Exercise set:
**1)** In the passage about Louis leaving Paris, on what date did he reach Lille?
**2)** Reproduce word for word the part of the passage about Louis leaving Paris starting at "Louis first headed" and ending at "leave the country.".

Louis first headed for Lille when he left Paris on 19 March. It was conveniently located - within reach of the Channel ports or the Belgian border should it be necessary to go into exile once more. He reached Lille on 22 March, having been well received in Beauvais and Abbeville en route. But the garrison in Lille was hostile to the royal cause and Louis realised that the town couldn’t become an alternative seat of government. His only option was to leave the country.

Records shown:
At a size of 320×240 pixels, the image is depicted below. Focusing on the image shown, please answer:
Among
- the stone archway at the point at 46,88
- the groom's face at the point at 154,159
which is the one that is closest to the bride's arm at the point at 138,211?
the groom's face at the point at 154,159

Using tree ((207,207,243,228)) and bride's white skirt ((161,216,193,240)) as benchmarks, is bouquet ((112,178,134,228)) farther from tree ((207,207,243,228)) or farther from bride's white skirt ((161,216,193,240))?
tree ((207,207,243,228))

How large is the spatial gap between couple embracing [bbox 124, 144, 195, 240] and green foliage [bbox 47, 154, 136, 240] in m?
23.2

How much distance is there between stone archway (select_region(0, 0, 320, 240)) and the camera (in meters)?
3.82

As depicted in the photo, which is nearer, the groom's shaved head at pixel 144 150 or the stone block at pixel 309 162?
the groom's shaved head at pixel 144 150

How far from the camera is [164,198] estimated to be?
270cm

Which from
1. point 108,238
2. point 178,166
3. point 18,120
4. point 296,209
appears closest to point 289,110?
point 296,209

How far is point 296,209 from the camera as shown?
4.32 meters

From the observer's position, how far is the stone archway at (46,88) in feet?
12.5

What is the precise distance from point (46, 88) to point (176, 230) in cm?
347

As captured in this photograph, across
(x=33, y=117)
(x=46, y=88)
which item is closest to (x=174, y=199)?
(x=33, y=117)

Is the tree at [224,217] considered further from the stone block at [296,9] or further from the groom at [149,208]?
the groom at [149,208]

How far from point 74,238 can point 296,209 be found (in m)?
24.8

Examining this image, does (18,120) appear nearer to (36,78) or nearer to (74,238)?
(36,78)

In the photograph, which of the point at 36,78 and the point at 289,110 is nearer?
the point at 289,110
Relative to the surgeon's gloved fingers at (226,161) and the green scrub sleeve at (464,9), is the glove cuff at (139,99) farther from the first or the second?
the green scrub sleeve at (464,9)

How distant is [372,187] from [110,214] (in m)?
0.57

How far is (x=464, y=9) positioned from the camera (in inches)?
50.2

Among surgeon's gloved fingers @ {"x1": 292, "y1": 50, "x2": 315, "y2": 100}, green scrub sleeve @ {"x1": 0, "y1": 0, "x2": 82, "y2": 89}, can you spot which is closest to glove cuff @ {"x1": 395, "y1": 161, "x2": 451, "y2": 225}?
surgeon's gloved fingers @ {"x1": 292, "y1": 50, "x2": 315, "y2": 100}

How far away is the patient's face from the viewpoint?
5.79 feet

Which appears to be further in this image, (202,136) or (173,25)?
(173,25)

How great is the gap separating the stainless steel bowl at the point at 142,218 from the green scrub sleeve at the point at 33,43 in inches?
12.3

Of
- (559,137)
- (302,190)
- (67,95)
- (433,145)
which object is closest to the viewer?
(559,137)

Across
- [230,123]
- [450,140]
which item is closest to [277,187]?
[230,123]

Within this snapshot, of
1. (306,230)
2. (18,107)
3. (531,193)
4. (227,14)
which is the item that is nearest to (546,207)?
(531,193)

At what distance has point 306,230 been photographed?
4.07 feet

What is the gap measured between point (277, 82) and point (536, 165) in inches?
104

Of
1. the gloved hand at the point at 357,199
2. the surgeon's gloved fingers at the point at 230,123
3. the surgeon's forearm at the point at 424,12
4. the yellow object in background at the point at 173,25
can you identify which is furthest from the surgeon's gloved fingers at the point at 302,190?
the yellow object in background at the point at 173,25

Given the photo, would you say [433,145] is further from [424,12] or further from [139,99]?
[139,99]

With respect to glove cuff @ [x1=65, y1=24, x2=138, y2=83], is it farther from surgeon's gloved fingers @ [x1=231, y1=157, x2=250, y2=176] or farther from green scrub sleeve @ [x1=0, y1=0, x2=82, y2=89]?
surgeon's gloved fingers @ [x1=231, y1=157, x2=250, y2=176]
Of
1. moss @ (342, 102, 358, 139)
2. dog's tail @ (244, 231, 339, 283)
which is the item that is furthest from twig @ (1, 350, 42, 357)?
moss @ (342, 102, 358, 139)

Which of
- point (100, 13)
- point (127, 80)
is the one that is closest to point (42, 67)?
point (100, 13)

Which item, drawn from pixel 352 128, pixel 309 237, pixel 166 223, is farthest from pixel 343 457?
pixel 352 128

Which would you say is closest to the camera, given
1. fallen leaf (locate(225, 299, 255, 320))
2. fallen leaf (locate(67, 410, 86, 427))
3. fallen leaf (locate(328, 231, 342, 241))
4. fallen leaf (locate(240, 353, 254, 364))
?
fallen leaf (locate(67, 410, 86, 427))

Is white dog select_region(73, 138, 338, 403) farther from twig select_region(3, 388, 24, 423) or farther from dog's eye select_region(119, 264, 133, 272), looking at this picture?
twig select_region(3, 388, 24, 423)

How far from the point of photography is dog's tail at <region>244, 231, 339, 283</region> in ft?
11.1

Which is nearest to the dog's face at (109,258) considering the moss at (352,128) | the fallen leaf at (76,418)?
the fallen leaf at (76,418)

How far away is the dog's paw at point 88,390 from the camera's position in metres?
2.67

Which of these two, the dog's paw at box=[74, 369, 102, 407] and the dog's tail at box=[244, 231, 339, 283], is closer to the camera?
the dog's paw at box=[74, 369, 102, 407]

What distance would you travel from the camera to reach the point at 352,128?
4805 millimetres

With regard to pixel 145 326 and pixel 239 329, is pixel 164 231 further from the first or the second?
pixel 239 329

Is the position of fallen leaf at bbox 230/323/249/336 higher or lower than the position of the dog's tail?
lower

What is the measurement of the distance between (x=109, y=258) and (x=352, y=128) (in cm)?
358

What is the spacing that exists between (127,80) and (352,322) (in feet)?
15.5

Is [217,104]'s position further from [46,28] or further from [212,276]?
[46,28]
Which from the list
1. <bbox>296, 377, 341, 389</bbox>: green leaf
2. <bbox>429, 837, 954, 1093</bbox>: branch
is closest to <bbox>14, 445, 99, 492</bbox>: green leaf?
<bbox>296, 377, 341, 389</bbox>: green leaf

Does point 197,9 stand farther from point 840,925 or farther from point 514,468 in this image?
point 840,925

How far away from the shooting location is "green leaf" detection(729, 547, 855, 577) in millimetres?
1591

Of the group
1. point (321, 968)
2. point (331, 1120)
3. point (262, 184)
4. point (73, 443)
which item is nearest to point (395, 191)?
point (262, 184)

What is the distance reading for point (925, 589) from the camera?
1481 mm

Expected results:
**1)** 22 March

**2)**
Louis first headed for Lille when he left Paris on 19 March. It was conveniently located - within reach of the Channel ports or the Belgian border should it be necessary to go into exile once more. He reached Lille on 22 March, having been well received in Beauvais and Abbeville en route. But the garrison in Lille was hostile to the royal cause and Louis realised that the town couldn’t become an alternative seat of government. His only option was to leave the country.